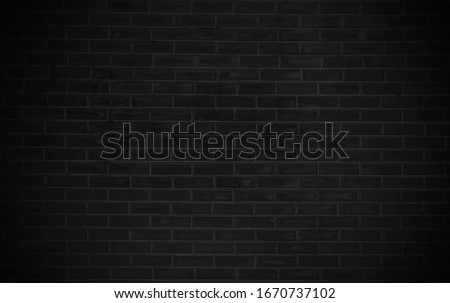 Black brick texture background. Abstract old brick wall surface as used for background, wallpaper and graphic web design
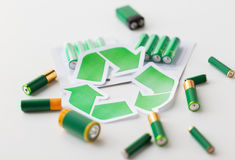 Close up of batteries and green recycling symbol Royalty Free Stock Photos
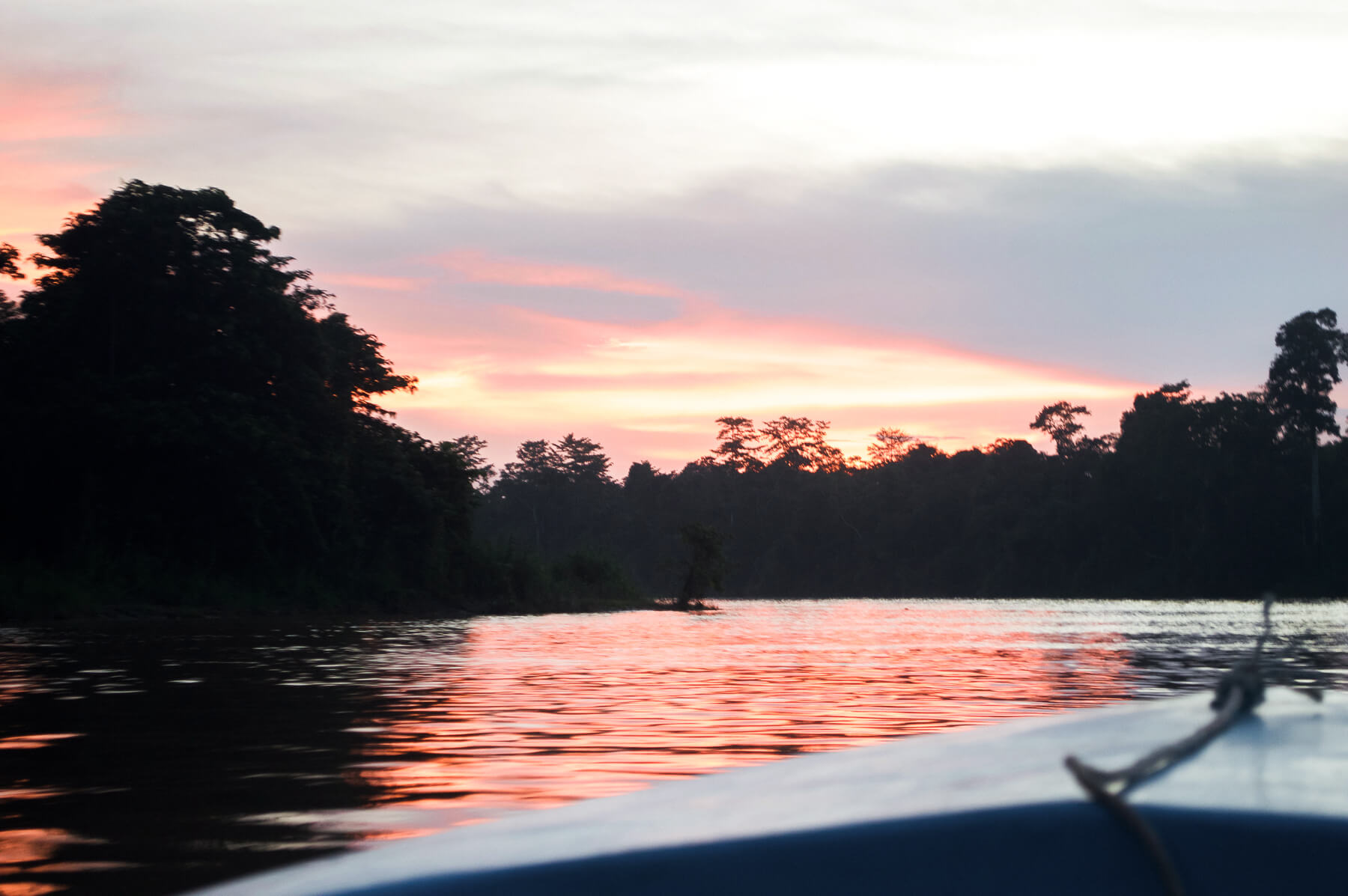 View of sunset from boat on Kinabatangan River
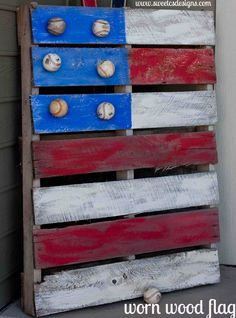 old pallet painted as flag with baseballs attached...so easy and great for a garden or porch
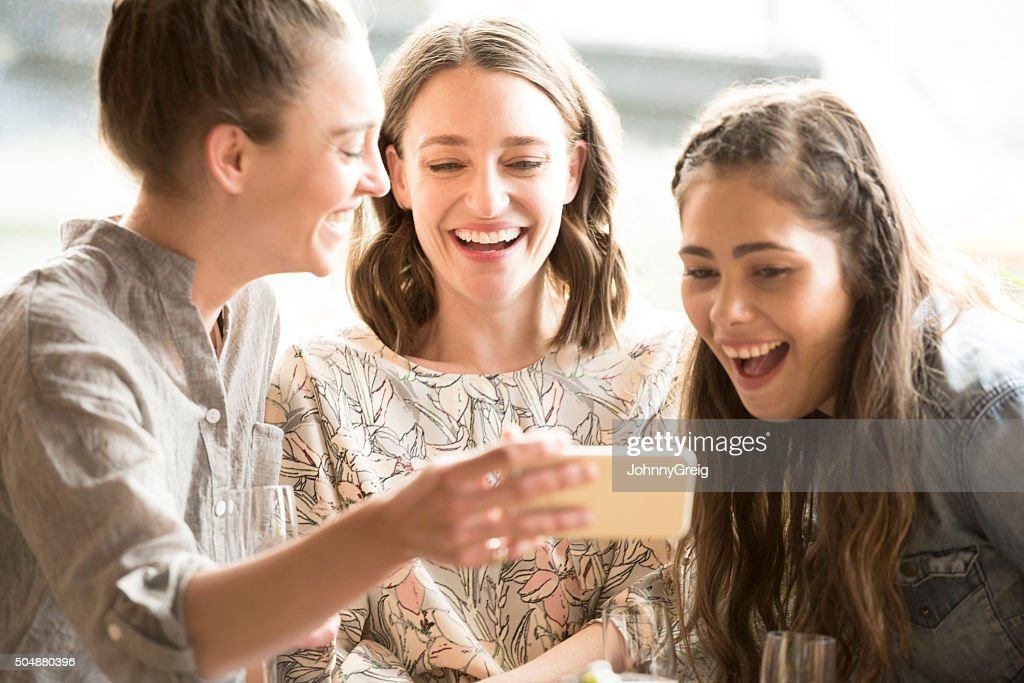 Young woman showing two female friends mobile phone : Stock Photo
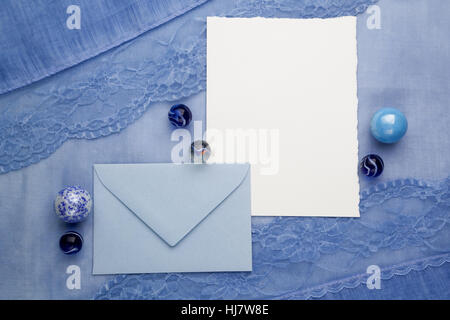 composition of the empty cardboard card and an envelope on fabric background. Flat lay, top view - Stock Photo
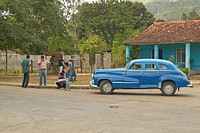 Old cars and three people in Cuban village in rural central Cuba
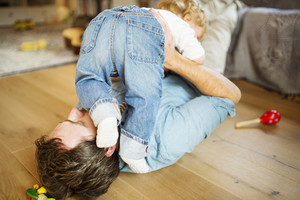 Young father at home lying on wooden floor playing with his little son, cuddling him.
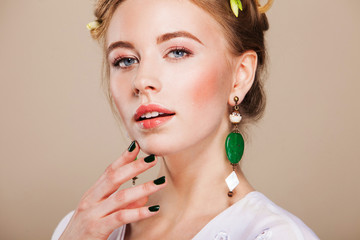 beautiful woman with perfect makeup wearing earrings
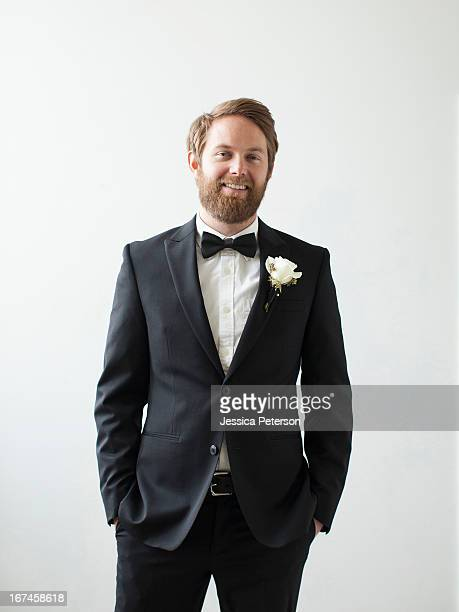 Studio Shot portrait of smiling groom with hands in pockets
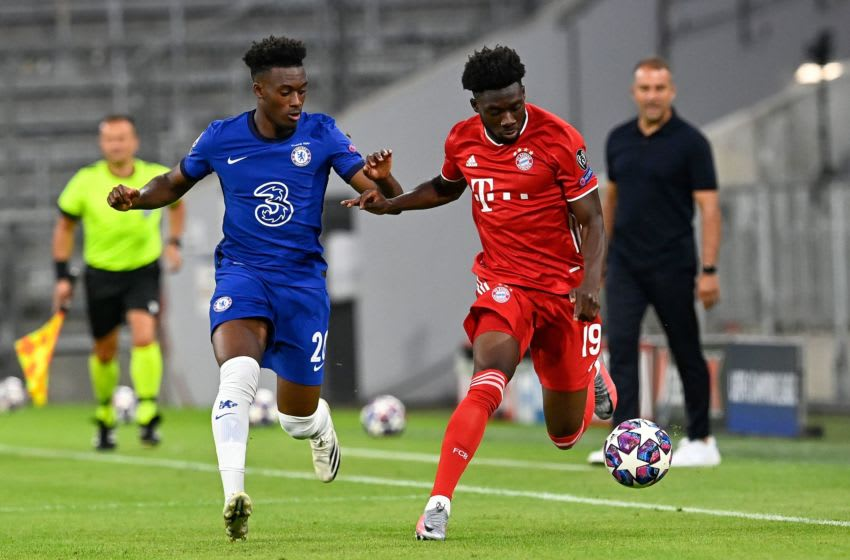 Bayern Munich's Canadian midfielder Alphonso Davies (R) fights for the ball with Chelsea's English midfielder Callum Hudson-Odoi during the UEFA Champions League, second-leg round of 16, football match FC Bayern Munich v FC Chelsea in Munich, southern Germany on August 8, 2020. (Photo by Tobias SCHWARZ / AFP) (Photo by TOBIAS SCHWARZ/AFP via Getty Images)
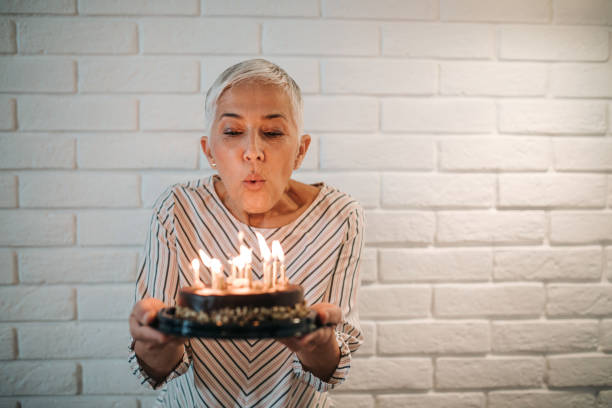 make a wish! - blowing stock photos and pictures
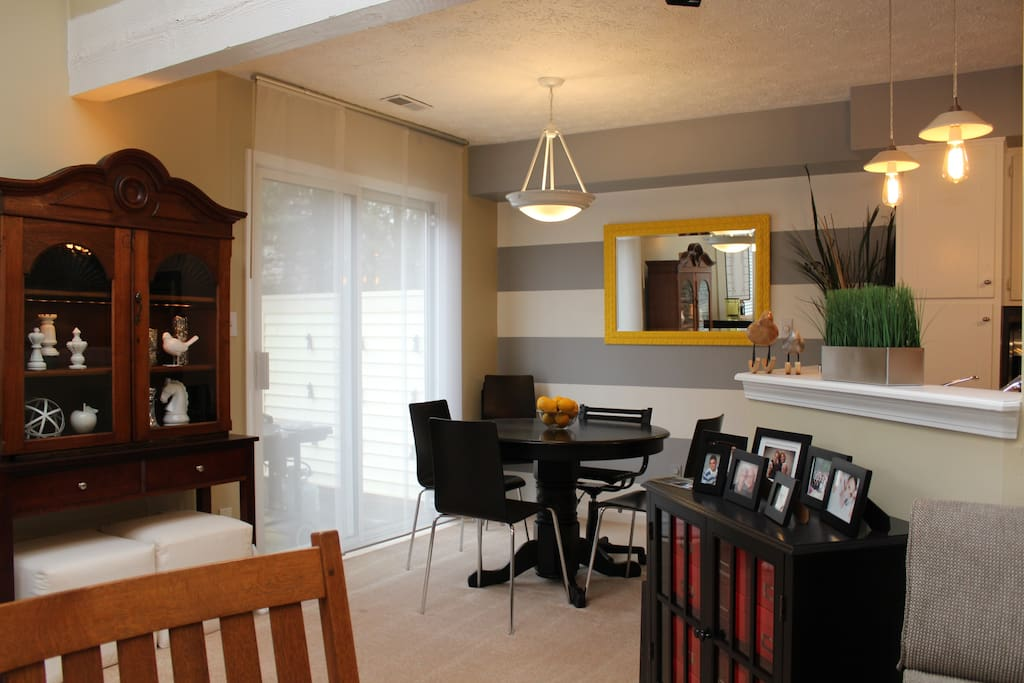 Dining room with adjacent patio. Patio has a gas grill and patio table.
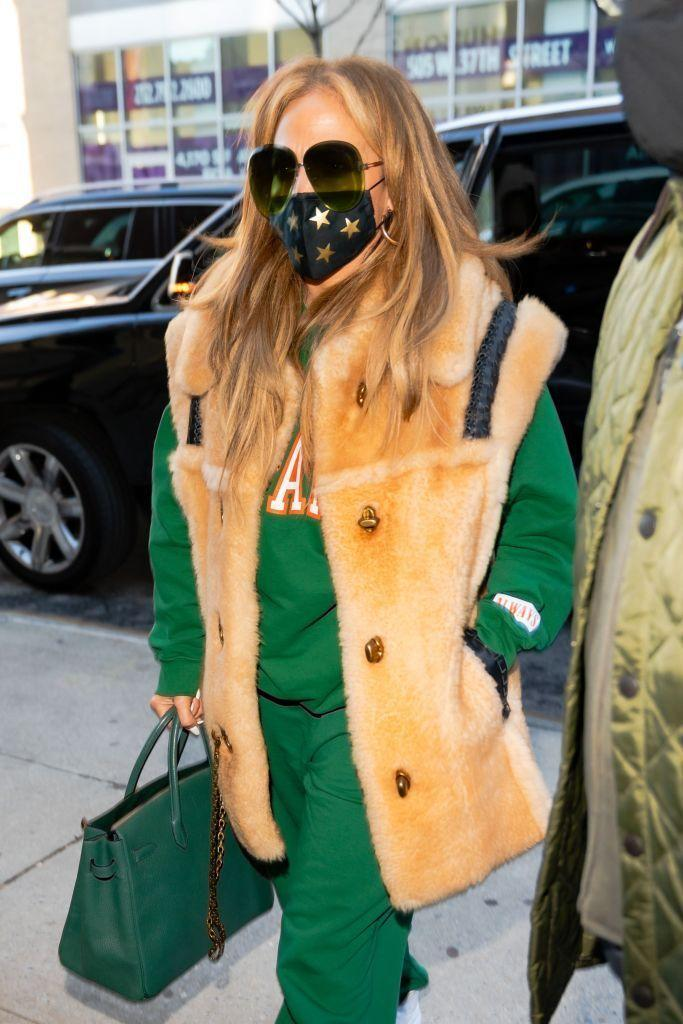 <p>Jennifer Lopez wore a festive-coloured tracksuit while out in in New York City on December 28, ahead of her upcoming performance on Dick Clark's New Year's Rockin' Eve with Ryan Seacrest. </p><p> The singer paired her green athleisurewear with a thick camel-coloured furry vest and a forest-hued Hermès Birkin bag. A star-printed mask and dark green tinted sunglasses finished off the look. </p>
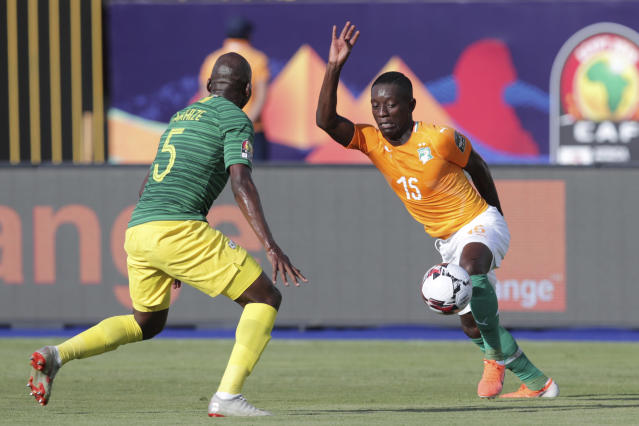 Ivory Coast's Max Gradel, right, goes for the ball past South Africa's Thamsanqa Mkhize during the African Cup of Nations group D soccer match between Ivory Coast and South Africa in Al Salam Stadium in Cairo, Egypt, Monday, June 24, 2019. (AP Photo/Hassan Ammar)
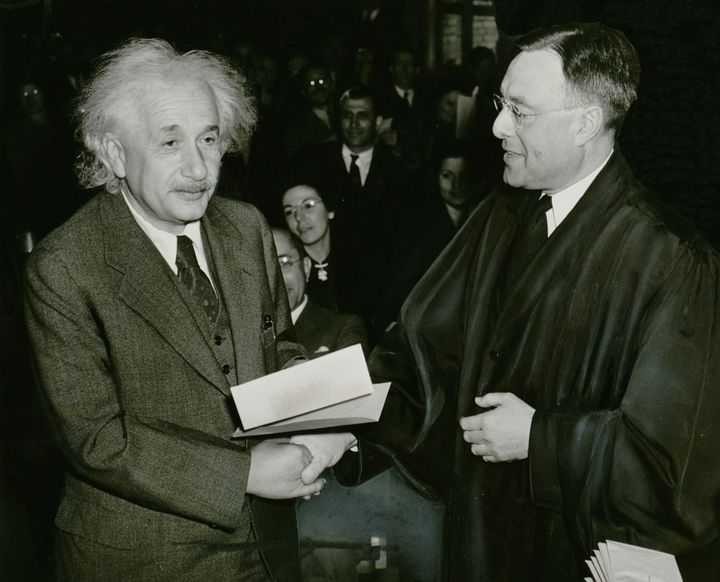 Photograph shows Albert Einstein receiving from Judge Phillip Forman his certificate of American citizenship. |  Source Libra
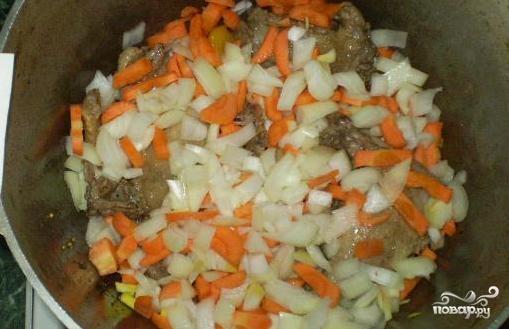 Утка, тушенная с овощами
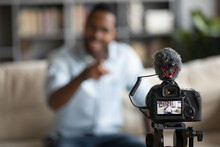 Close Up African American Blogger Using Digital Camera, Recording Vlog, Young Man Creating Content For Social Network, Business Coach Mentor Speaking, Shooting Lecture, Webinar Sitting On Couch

..............................

▶ [Exercise directions]: Copy the data in full. No pictures belong in the copy.

▶ [Task solution]:
 Black brick texture background. Abstract old brick wall surface as used for background, wallpaper and graphic web design
 Close up of batteries and green recycling symbol Royalty Free Stock Photos
 View of sunset from boat on Kinabatangan River
 old pallet painted as flag with baseballs attached...so easy and great for a garden or porch
 Young woman showing two female friends mobile phone : Stock Photo
 composition of the empty cardboard card and an envelope on fabric background. Flat lay, top view - Stock Photo
 Old cars and three people in Cuban village in rural central Cuba
 Young father at home lying on wooden floor playing with his little son, cuddling him.
 beautiful woman with perfect makeup wearing earrings
 Studio Shot portrait of smiling groom with hands in pockets
 Bayern Munich's Canadian midfielder Alphonso Davies (R) fights for the ball with Chelsea's English midfielder Callum Hudson-Odoi during the UEFA Champions League, second-leg round of 16, football match FC Bayern Munich v FC Chelsea in Munich, southern Germany on August 8, 2020. (Photo by Tobias SCHWARZ / AFP) (Photo by TOBIAS SCHWARZ/AFP via Getty Images)
 make a wish! - blowing stock photos and pictures
 Dining room with adjacent patio. Patio has a gas grill and patio table.
 <p>Jennifer Lopez wore a festive-coloured tracksuit while out in in New York City on December 28, ahead of her upcoming performance on Dick Clark's New Year's Rockin' Eve with Ryan Seacrest. </p><p> The singer paired her green athleisurewear with a thick camel-coloured furry vest and a forest-hued Hermès Birkin bag. A star-printed mask and dark green tinted sunglasses finished off the look. </p>
 Ivory Coast's Max Gradel, right, goes for the ball past South Africa's Thamsanqa Mkhize during the African Cup of Nations group D soccer match between Ivory Coast and South Africa in Al Salam Stadium in Cairo, Egypt, Monday, June 24, 2019. (AP Photo/Hassan Ammar)
 Photograph shows Albert Einstein receiving from Judge Phillip Forman his certificate of American citizenship. |  Source Libra
 Утка, тушенная с овощами
 Close Up African American Blogger Using Digital Camera, Recording Vlog, Young Man Creating Content For Social Network, Business Coach Mentor Speaking, Shooting Lecture, Webinar Sitting On Couch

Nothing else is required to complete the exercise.